**TEXT SHOWN**
- - - - -

There were lots of great comments from readers on my last post on whether to buy a new car or a used car. Commenter Debra James weighed in against thinking of cars as a monthly expense:

"I still stand by my belief that if you can't afford to pay cash, or in the event of an urgent circumstance, pay it off within one year, then you probably shouldn't buy that car. You need to stop thinking of the purchase of a car as a monthly payment, and look at the total price as a one-time purchase."

I think Debra makes a solid point here. There is no one a car salesman loves more than a "payment buyer," because that person will be so busy thinking about getting their payment under a certain amount, he'll stop thinking about how much he'll actually end up paying over the life of his car loan. One thing she said, though, I have to disagree with:

"Also, he does not mention that in order to stay in warranty that you must get your car serviced at a dealership (whose rates are usually higher than a certified independent mechanic), and at a schedule that is determined by the manufacturer."

The idea that you need the dealer to do all maintenance in order to have them honor a warranty is a common misconception. A 1975 law called the Magnuson-Moss Act largely prohibits manufacturers from forcing consumers to buy their branded product or services as part of a warranty's terms and conditions.

I'd also dispute that a mechanic, however skilled, can predict a used car's longevity with absolute certainty with one inspection. Catastrophic failures of expensive components such as engine computers aren't always easy to predict, even for an expert mechanic.

- - - - -

**DATASET CONTENT**
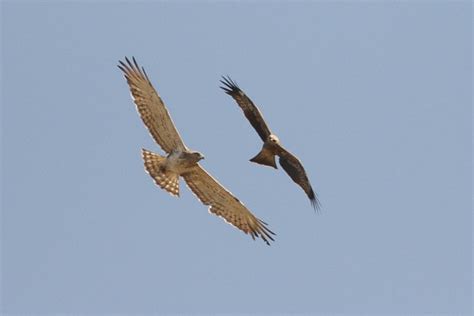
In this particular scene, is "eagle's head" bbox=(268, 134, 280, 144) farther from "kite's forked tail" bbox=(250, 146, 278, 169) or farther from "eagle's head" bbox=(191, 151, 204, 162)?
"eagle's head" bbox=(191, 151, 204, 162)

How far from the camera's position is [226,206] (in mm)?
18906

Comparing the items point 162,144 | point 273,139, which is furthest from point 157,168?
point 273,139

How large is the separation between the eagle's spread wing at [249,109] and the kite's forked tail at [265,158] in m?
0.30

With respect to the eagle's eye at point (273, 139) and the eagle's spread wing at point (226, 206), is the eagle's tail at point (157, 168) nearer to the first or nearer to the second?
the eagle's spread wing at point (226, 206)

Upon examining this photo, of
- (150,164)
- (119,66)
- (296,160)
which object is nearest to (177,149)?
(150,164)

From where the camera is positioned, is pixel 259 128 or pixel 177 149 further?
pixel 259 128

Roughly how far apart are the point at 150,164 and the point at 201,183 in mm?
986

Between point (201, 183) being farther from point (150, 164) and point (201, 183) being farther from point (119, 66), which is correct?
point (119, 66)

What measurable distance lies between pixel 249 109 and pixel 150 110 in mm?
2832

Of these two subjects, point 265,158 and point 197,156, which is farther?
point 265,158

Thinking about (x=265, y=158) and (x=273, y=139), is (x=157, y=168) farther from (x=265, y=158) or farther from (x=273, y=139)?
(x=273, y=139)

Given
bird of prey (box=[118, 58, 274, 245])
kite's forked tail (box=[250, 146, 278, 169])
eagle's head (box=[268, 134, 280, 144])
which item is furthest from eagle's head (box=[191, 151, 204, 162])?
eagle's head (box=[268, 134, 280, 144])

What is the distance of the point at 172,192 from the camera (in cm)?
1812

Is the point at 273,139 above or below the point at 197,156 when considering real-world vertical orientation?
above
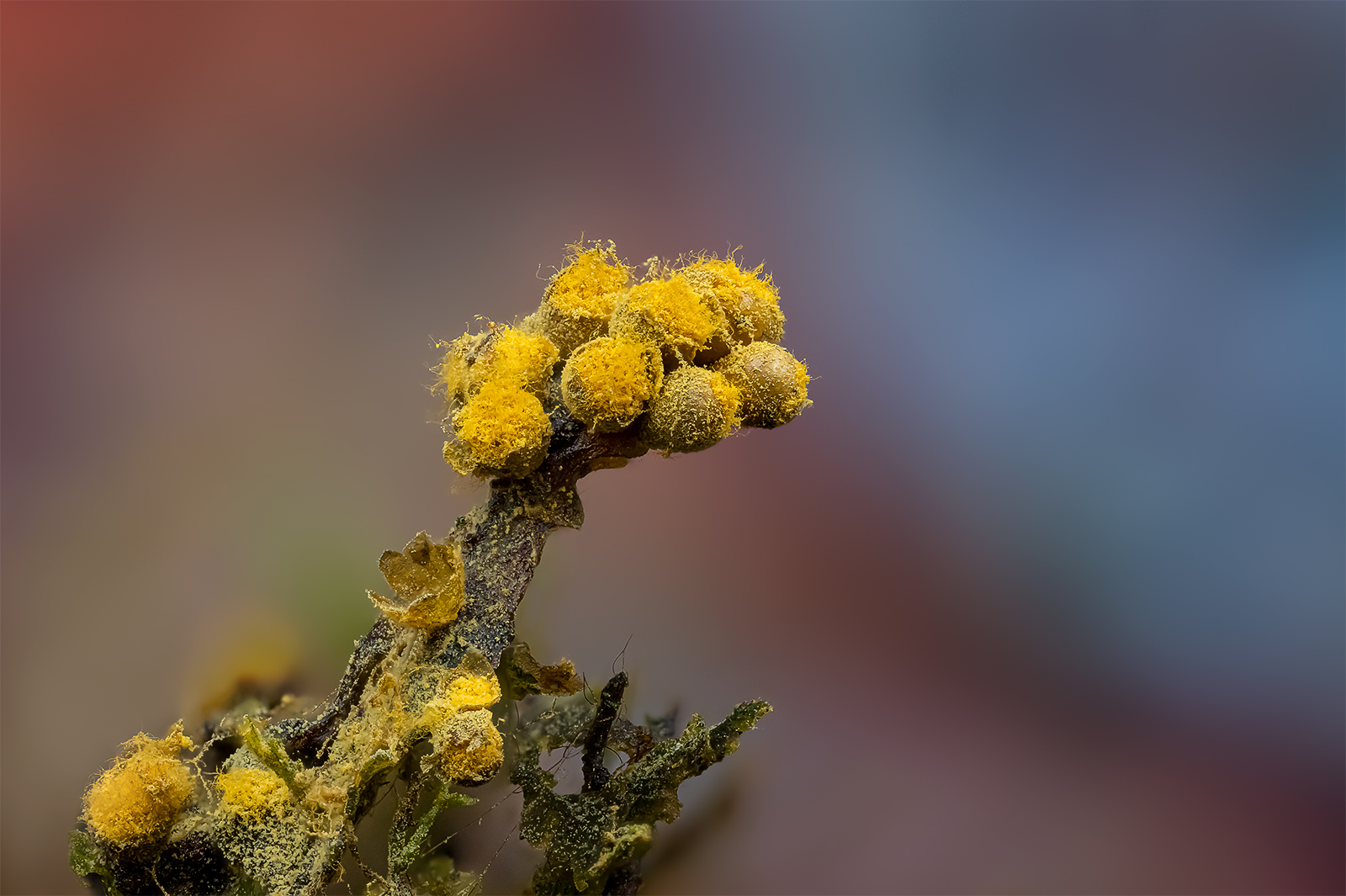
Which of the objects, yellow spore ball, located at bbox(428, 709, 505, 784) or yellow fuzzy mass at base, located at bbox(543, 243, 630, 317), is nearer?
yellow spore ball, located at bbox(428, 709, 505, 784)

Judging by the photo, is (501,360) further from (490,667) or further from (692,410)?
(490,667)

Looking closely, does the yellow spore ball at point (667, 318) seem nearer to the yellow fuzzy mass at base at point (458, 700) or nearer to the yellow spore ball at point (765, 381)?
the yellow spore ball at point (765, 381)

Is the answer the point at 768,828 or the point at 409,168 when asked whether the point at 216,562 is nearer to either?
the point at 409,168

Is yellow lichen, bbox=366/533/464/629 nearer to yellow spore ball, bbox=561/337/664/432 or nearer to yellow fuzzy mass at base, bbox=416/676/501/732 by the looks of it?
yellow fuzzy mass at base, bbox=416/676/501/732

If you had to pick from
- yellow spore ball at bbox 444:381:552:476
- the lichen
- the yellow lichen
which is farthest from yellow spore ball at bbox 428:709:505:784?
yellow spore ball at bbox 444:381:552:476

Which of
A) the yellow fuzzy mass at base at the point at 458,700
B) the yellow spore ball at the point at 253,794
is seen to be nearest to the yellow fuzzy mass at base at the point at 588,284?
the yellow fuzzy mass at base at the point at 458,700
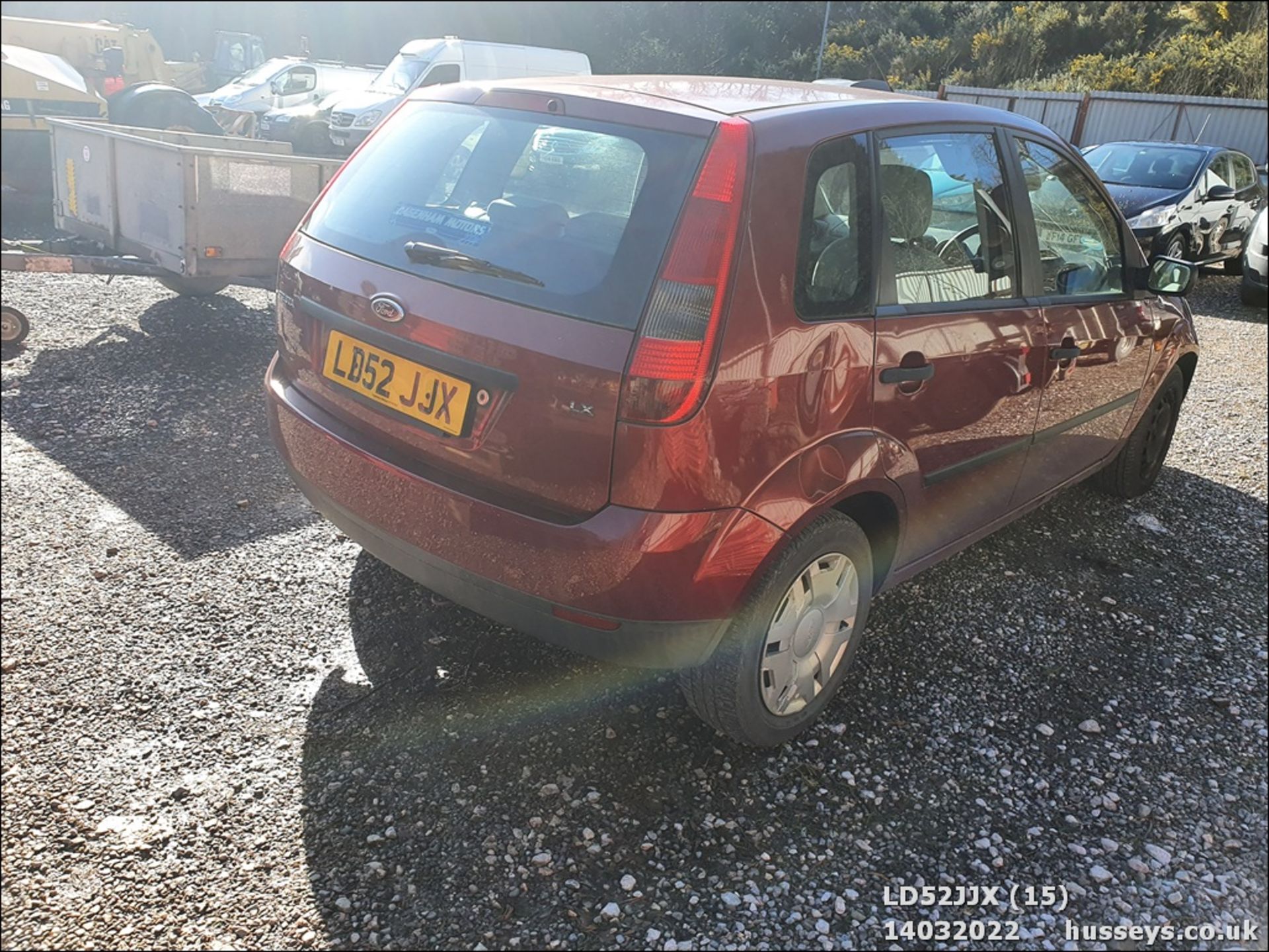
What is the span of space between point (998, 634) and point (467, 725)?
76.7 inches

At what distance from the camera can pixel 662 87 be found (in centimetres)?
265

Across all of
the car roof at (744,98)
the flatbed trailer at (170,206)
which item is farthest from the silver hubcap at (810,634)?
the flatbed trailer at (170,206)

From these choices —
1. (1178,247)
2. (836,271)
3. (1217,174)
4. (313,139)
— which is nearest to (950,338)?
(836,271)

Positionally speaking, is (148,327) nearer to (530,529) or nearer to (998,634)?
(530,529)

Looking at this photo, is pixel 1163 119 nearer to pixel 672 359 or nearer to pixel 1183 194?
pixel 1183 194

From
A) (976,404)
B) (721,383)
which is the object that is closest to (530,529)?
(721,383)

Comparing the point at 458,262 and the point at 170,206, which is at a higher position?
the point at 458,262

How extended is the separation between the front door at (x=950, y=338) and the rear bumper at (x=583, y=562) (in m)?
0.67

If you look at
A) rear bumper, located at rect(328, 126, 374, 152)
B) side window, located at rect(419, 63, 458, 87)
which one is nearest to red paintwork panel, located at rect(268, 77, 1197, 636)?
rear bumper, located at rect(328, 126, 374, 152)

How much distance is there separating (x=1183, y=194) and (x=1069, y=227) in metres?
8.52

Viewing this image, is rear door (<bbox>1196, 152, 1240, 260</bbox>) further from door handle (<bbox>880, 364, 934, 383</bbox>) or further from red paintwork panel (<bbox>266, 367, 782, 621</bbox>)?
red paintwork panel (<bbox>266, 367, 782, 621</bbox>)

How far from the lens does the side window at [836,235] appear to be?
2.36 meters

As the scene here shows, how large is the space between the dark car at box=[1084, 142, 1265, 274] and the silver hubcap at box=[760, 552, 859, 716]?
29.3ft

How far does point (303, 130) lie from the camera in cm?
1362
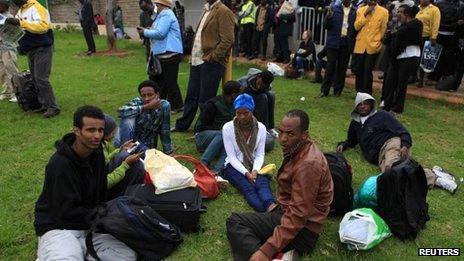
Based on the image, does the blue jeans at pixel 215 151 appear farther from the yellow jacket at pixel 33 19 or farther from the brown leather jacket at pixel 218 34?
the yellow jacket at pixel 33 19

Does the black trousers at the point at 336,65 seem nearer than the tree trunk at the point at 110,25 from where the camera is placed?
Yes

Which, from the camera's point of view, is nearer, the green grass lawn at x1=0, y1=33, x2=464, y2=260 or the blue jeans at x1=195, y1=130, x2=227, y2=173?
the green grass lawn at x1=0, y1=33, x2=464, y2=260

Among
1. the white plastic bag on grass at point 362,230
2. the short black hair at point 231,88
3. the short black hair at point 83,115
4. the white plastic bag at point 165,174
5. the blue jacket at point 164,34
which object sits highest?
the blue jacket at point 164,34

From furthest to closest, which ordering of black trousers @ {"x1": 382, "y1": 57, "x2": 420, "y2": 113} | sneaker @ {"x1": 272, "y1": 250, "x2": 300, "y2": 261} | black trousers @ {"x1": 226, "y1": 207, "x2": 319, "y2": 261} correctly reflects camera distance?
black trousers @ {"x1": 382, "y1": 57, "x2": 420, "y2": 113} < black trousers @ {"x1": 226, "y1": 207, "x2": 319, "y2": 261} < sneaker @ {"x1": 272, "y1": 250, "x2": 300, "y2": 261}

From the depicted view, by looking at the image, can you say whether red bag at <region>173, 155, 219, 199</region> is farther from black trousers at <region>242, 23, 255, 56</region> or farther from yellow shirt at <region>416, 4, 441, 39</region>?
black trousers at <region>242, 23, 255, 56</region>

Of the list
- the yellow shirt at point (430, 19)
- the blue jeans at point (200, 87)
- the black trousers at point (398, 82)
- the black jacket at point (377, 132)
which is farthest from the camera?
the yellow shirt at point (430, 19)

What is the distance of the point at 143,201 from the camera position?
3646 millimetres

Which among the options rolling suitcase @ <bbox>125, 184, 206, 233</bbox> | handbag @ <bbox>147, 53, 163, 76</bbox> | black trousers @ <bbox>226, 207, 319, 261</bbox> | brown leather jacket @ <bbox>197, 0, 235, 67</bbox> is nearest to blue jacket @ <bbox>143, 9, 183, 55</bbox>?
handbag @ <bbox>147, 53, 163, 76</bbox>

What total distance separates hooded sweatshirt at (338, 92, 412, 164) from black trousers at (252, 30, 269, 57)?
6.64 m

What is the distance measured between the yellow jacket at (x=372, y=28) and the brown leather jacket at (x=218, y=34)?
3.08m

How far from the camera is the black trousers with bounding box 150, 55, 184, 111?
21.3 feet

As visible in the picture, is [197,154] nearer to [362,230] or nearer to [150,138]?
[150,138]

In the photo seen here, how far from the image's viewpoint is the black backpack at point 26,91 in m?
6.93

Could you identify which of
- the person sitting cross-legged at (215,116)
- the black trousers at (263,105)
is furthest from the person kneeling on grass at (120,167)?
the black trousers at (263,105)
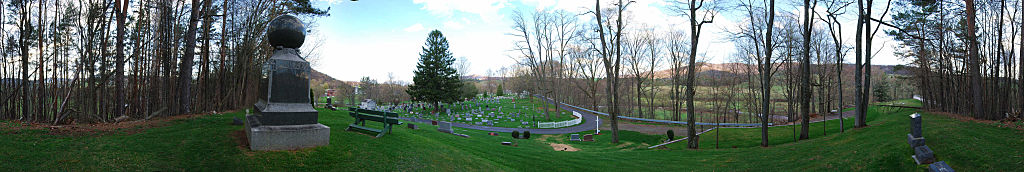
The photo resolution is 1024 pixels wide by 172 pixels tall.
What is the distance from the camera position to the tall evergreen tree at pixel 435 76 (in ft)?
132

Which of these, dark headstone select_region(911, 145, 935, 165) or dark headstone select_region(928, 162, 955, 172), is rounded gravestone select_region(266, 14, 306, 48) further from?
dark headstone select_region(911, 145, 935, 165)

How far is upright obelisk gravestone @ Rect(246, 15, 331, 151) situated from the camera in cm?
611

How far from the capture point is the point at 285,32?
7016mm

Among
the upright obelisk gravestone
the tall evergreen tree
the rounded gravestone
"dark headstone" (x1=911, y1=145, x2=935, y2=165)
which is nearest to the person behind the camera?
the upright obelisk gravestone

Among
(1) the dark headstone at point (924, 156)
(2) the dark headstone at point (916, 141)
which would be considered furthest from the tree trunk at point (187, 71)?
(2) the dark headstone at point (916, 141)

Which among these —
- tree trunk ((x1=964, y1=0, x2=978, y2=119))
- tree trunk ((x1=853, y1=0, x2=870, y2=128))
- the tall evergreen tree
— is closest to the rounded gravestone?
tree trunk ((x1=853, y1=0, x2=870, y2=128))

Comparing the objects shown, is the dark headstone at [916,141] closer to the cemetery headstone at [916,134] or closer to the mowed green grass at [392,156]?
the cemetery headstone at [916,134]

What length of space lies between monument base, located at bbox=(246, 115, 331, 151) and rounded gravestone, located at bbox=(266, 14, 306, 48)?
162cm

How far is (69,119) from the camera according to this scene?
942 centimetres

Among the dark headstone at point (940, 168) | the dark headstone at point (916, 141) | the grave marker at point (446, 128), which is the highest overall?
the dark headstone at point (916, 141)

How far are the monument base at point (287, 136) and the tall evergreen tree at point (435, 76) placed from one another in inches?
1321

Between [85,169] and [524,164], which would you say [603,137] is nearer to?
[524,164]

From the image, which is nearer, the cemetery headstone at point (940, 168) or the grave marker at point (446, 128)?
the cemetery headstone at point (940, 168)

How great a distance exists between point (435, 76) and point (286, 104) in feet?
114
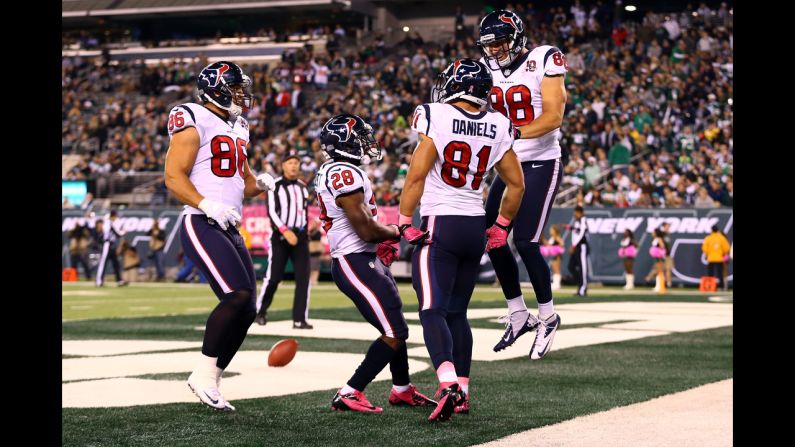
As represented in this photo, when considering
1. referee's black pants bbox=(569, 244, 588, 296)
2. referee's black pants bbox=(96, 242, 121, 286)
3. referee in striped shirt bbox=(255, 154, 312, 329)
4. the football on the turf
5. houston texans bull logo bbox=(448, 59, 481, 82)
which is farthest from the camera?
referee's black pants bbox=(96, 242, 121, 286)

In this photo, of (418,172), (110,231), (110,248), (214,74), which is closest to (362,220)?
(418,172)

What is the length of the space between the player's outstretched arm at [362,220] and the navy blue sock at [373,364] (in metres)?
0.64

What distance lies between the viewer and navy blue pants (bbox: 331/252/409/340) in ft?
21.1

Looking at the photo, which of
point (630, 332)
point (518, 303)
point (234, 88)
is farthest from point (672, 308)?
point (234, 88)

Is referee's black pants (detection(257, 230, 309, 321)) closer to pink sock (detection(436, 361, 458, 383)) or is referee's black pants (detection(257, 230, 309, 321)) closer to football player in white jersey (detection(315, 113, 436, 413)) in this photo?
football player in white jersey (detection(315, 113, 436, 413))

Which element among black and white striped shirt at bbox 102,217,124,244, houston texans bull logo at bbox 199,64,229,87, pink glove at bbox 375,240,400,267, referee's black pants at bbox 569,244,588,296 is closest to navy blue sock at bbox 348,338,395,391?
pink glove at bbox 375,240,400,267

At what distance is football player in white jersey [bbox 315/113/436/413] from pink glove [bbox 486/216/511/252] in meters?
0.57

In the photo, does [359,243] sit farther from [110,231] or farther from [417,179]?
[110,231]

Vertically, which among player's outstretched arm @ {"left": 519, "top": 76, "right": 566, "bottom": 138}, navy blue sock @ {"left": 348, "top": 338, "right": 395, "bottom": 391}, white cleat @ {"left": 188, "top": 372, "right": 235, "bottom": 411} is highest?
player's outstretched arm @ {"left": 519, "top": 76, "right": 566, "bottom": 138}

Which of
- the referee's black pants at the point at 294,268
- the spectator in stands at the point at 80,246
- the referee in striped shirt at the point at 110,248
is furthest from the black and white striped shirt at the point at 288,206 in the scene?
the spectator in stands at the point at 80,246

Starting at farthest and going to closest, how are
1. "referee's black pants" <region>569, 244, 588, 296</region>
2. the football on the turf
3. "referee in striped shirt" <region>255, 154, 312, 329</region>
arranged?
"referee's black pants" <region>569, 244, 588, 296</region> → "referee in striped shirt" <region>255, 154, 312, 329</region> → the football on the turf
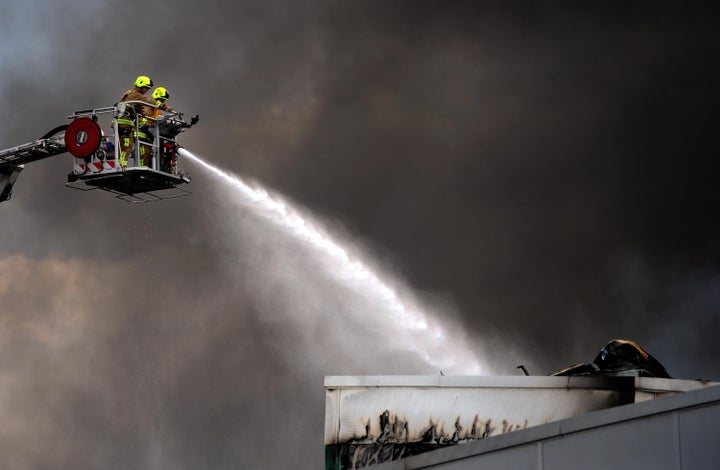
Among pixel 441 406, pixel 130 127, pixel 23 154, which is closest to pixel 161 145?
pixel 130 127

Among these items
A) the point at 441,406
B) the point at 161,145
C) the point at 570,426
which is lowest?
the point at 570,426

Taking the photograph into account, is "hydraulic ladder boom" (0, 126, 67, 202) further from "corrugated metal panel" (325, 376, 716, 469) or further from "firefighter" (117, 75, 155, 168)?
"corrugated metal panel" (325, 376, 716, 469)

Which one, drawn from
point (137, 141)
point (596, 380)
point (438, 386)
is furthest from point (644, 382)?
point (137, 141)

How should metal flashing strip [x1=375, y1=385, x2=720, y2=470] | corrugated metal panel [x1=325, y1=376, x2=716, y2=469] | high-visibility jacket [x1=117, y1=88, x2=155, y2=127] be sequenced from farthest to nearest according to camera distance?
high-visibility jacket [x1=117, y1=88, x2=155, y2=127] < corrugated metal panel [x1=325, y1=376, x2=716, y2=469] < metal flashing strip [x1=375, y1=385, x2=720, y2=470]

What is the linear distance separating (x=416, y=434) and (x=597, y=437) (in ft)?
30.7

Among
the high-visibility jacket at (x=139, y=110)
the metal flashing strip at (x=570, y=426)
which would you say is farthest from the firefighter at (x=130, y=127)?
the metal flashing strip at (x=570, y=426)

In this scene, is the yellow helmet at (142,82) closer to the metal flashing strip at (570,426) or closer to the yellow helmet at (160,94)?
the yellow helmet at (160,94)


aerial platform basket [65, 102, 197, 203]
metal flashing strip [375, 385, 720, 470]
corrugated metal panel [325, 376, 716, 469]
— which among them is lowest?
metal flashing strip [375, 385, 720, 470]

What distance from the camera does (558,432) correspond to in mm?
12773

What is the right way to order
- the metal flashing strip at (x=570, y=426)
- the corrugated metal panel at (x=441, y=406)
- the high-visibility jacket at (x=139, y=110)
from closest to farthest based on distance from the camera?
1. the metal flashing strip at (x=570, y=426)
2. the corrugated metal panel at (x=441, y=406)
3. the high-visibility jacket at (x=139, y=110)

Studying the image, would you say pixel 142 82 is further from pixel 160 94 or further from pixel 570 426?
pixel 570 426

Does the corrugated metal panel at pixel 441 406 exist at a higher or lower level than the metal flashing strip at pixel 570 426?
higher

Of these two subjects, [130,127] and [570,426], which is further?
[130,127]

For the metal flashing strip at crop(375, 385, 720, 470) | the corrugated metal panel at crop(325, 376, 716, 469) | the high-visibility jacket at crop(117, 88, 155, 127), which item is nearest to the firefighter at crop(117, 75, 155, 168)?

- - - - -

**WHAT IS ASKED**
**1)** Duplicate the car-buying post from "The idea that" to "an expert mechanic.".
**2)** In the car-buying post, which 1975 law largely prohibits manufacturers from making consumers buy their branded products or services as a warranty condition?
**3)** Resume the car-buying post right after its last sentence.
These rows were drawn from a different source than the car-buying post.

**EXPECTED RESPONSES**
**1)**
The idea that you need the dealer to do all maintenance in order to have them honor a warranty is a common misconception. A 1975 law called the Magnuson-Moss Act largely prohibits manufacturers from forcing consumers to buy their branded product or services as part of a warranty's terms and conditions.

I'd also dispute that a mechanic, however skilled, can predict a used car's longevity with absolute certainty with one inspection. Catastrophic failures of expensive components such as engine computers aren't always easy to predict, even for an expert mechanic.

**2)** The Magnuson-Moss Act.

**3)**
Meanwhile, commenter "jimboh" gives us a blueprint for managing car costs:

"Over the combined 22 years of ownership, we have had to make actual repairs totaling $4,100 on the 2000 LS (converts to about $35/month over its 10 year life). The '98 Mountaineer has had only $1,500 in repairs but will need another $2,000 this year for AC and oil leak. So the total $3,500 converts to $24/month over the 12 years. I also belong to AAA for roadside towing assistance $8 per month. So unless something VERY major happens, the wise financial choice at least for us is to stay with our existing cars."


1998 Mercury Mountaineer

A 1998 Mercury Mountaineer.

I think doing the kind of financial calculus "jimboh" gives us is a good template for the cost-benefit analysis we should undertake before replacing an old, paid-off car: Would the car maintenance + repairs for an old, paid-off car over a period of say, 5 years, be greater than the cost of paying for and maintaining a new or used car over the same period? If the answer is no, then buying a replacement is more of a want than a need.

One note: Buying a car, used or new, is an individual decision that should be based on your particular circumstances. My goal here is to explore different ways of car buying and examine the merits of each, not make blanket recommendations.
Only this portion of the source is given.